Task objective:
Please pull out every line in the records below that contains the word "farther", and copy each of those lines in full.

Record excerpts:
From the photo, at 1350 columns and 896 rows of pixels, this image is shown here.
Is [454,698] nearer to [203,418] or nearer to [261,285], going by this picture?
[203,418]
--
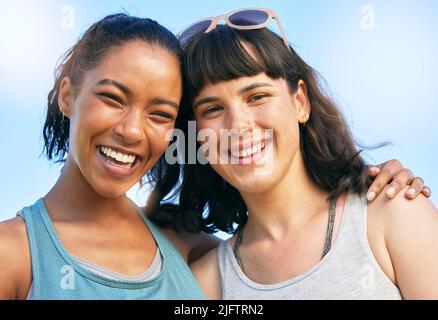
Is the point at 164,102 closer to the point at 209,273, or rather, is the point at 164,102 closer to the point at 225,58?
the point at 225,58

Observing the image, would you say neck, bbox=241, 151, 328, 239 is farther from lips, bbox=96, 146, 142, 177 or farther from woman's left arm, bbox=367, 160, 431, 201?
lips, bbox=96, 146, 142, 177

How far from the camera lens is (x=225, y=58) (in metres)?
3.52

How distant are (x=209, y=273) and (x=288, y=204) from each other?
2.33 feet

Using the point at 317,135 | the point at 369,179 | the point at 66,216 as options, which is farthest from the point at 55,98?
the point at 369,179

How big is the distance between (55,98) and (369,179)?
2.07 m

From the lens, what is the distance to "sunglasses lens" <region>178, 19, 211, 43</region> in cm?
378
==
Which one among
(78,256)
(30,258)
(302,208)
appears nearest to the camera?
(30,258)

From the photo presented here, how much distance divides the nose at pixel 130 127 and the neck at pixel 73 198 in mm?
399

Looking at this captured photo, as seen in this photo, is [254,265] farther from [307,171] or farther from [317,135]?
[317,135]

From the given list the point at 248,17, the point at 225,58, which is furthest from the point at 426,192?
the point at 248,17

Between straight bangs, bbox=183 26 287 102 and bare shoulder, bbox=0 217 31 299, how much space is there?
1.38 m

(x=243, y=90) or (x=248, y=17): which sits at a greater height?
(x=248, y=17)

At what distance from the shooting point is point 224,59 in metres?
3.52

Correct response:
Observing the image, would you say neck, bbox=241, 151, 328, 239 is farther from lips, bbox=96, 146, 142, 177 or farther from woman's left arm, bbox=367, 160, 431, 201?
Looking at this captured photo, as seen in this photo, is [254,265] farther from [307,171] or farther from [317,135]?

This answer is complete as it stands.